[Questions about scene geometry]
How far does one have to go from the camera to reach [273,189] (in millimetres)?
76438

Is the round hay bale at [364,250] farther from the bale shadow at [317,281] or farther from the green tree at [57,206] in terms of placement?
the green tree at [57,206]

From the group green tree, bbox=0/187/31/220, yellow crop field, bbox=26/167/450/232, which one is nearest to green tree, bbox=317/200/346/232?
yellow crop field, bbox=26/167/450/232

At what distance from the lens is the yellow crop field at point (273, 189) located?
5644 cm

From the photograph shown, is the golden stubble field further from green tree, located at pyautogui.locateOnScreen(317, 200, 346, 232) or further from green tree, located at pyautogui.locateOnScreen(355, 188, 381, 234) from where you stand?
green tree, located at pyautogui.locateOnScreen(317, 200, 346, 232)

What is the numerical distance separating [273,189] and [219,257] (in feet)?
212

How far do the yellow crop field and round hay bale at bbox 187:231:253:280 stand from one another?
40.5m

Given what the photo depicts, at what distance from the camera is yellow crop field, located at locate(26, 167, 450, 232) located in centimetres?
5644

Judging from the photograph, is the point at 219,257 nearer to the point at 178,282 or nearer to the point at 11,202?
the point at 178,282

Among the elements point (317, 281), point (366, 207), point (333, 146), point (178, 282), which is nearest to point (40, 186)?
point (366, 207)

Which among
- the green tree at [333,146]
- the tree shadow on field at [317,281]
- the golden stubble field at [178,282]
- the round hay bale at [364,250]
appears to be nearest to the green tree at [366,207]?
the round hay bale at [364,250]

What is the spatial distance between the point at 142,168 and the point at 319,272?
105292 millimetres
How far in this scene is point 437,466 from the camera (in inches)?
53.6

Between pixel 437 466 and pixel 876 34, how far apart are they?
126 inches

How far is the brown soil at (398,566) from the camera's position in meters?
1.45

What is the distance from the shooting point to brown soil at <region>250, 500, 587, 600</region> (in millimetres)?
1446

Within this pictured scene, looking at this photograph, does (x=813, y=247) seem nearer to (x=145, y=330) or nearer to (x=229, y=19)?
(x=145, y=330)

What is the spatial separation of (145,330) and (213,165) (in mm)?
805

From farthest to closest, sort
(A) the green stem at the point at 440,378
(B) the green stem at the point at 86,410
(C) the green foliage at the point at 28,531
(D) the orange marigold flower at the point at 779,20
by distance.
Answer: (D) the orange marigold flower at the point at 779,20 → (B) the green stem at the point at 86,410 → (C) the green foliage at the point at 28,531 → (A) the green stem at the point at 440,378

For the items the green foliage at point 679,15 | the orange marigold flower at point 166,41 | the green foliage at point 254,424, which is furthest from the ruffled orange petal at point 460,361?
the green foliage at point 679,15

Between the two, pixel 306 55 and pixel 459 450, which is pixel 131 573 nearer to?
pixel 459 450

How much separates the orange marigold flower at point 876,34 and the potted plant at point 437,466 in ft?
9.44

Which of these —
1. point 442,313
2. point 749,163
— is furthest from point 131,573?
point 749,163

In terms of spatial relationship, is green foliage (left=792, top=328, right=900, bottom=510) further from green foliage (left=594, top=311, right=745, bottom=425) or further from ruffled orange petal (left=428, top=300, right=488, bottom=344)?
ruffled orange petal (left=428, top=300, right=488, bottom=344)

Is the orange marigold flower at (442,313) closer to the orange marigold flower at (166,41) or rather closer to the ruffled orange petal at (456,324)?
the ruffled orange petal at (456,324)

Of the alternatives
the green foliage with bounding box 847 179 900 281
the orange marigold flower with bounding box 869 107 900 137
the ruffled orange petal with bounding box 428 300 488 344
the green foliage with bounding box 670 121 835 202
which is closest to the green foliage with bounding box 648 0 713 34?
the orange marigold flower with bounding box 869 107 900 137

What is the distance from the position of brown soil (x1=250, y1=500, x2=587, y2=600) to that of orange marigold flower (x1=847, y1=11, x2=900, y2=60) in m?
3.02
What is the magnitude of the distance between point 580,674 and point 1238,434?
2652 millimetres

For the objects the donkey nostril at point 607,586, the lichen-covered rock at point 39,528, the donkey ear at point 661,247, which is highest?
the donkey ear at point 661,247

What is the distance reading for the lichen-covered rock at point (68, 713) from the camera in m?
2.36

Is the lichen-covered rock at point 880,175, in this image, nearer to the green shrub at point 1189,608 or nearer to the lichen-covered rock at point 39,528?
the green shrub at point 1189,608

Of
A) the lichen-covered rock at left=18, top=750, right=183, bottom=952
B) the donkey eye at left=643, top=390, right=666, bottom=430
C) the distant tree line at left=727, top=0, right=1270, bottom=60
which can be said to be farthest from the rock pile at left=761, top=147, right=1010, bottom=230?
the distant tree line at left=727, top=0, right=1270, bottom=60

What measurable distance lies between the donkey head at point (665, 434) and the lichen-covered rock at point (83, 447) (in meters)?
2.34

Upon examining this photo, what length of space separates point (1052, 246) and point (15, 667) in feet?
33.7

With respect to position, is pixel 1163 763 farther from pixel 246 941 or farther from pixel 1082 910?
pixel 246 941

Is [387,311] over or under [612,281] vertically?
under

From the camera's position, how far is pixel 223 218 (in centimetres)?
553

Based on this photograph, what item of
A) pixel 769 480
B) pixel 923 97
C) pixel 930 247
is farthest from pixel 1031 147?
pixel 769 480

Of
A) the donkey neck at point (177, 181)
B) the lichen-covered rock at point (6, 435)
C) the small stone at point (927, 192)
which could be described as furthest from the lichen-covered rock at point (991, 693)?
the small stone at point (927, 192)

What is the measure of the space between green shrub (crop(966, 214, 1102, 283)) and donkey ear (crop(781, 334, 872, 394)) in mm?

__Set problem__: Convert every row above into a JSON list of strings, with one string per line and blank lines omitted.

__Result of this task__:
[
  "How far does one have to go from the camera to reach [273,189] (in millimetres)?",
  "76438",
  "Is the round hay bale at [364,250] farther from the bale shadow at [317,281] or farther from the green tree at [57,206] in terms of placement?",
  "the green tree at [57,206]",
  "From the group green tree, bbox=0/187/31/220, yellow crop field, bbox=26/167/450/232, which one is nearest to green tree, bbox=317/200/346/232?",
  "yellow crop field, bbox=26/167/450/232",
  "At what distance from the lens is the yellow crop field at point (273, 189) located?",
  "5644 cm",
  "From the photograph shown, is the golden stubble field further from green tree, located at pyautogui.locateOnScreen(317, 200, 346, 232) or further from green tree, located at pyautogui.locateOnScreen(355, 188, 381, 234) from where you stand?",
  "green tree, located at pyautogui.locateOnScreen(317, 200, 346, 232)",
  "What is the numerical distance separating [273,189] and [219,257] (in feet)?",
  "212",
  "How far do the yellow crop field and round hay bale at bbox 187:231:253:280 stand from one another?",
  "40.5m",
  "Given what the photo depicts, at what distance from the camera is yellow crop field, located at locate(26, 167, 450, 232) located in centimetres?",
  "5644",
  "Judging from the photograph, is the point at 219,257 nearer to the point at 178,282 or nearer to the point at 11,202?",
  "the point at 178,282",
  "Among the elements point (317, 281), point (366, 207), point (333, 146), point (178, 282), which is nearest to point (40, 186)?",
  "point (366, 207)",
  "Which among",
  "- the green tree at [333,146]",
  "- the tree shadow on field at [317,281]",
  "- the golden stubble field at [178,282]",
  "- the round hay bale at [364,250]",
  "appears to be nearest to the green tree at [366,207]?",
  "the round hay bale at [364,250]",
  "What is the spatial distance between the point at 142,168 and the point at 319,272?",
  "105292 millimetres",
  "How far in this scene is point 437,466 from the camera (in inches)?",
  "53.6",
  "Between pixel 437 466 and pixel 876 34, how far apart are they?",
  "126 inches",
  "How far is the brown soil at (398,566) from the camera's position in meters?",
  "1.45",
  "What is the distance from the shooting point to brown soil at <region>250, 500, 587, 600</region> (in millimetres)?",
  "1446",
  "Within this pictured scene, looking at this photograph, does (x=813, y=247) seem nearer to (x=145, y=330) or nearer to (x=229, y=19)?",
  "(x=145, y=330)",
  "What is the spatial separation of (145,330) and (213,165) (in mm)?",
  "805",
  "From farthest to closest, sort",
  "(A) the green stem at the point at 440,378",
  "(B) the green stem at the point at 86,410",
  "(C) the green foliage at the point at 28,531",
  "(D) the orange marigold flower at the point at 779,20",
  "by distance.",
  "Answer: (D) the orange marigold flower at the point at 779,20 → (B) the green stem at the point at 86,410 → (C) the green foliage at the point at 28,531 → (A) the green stem at the point at 440,378",
  "For the items the green foliage at point 679,15 | the orange marigold flower at point 166,41 | the green foliage at point 254,424, which is furthest from the ruffled orange petal at point 460,361?",
  "the green foliage at point 679,15",
  "Between the two, pixel 306 55 and pixel 459 450, which is pixel 131 573 nearer to?",
  "pixel 459 450",
  "How much separates the orange marigold flower at point 876,34 and the potted plant at point 437,466 in ft?",
  "9.44",
  "Which of these —",
  "1. point 442,313",
  "2. point 749,163",
  "— is furthest from point 131,573?",
  "point 749,163",
  "In terms of spatial relationship, is green foliage (left=792, top=328, right=900, bottom=510) further from green foliage (left=594, top=311, right=745, bottom=425) or further from ruffled orange petal (left=428, top=300, right=488, bottom=344)?",
  "ruffled orange petal (left=428, top=300, right=488, bottom=344)",
  "Is the orange marigold flower at (442,313) closer to the orange marigold flower at (166,41) or rather closer to the ruffled orange petal at (456,324)?",
  "the ruffled orange petal at (456,324)",
  "Of the alternatives",
  "the green foliage with bounding box 847 179 900 281",
  "the orange marigold flower with bounding box 869 107 900 137",
  "the ruffled orange petal with bounding box 428 300 488 344",
  "the green foliage with bounding box 670 121 835 202",
  "which is closest to the green foliage with bounding box 648 0 713 34?",
  "the orange marigold flower with bounding box 869 107 900 137",
  "What is the distance from the position of brown soil (x1=250, y1=500, x2=587, y2=600) to that of orange marigold flower (x1=847, y1=11, x2=900, y2=60) in m?",
  "3.02",
  "What is the magnitude of the distance between point 580,674 and point 1238,434?",
  "2652 millimetres",
  "For the objects the donkey nostril at point 607,586, the lichen-covered rock at point 39,528, the donkey ear at point 661,247, which is highest?",
  "the donkey ear at point 661,247",
  "What is the distance reading for the lichen-covered rock at point (68, 713) from the camera in m?",
  "2.36",
  "Is the lichen-covered rock at point 880,175, in this image, nearer to the green shrub at point 1189,608 or nearer to the lichen-covered rock at point 39,528?",
  "the green shrub at point 1189,608",
  "Of",
  "A) the lichen-covered rock at left=18, top=750, right=183, bottom=952",
  "B) the donkey eye at left=643, top=390, right=666, bottom=430",
  "C) the distant tree line at left=727, top=0, right=1270, bottom=60",
  "which can be said to be farthest from the rock pile at left=761, top=147, right=1010, bottom=230?",
  "the distant tree line at left=727, top=0, right=1270, bottom=60",
  "What measurable distance lies between the donkey head at point (665, 434) and the lichen-covered rock at point (83, 447) (in meters)?",
  "2.34",
  "Upon examining this photo, what length of space separates point (1052, 246) and point (15, 667) in feet?",
  "33.7",
  "With respect to position, is pixel 1163 763 farther from pixel 246 941 or farther from pixel 1082 910?",
  "pixel 246 941",
  "Is [387,311] over or under [612,281] vertically?",
  "under",
  "From the camera's position, how far is pixel 223 218 (in centimetres)?",
  "553",
  "Based on this photograph, what item of",
  "A) pixel 769 480",
  "B) pixel 923 97",
  "C) pixel 930 247",
  "is farthest from pixel 1031 147?",
  "pixel 769 480",
  "Of",
  "A) the donkey neck at point (177, 181)",
  "B) the lichen-covered rock at point (6, 435)",
  "C) the small stone at point (927, 192)",
  "which could be described as furthest from the lichen-covered rock at point (991, 693)?",
  "the small stone at point (927, 192)",
  "What is the measure of the space between green shrub (crop(966, 214, 1102, 283)) and donkey ear (crop(781, 334, 872, 394)) in mm?"
]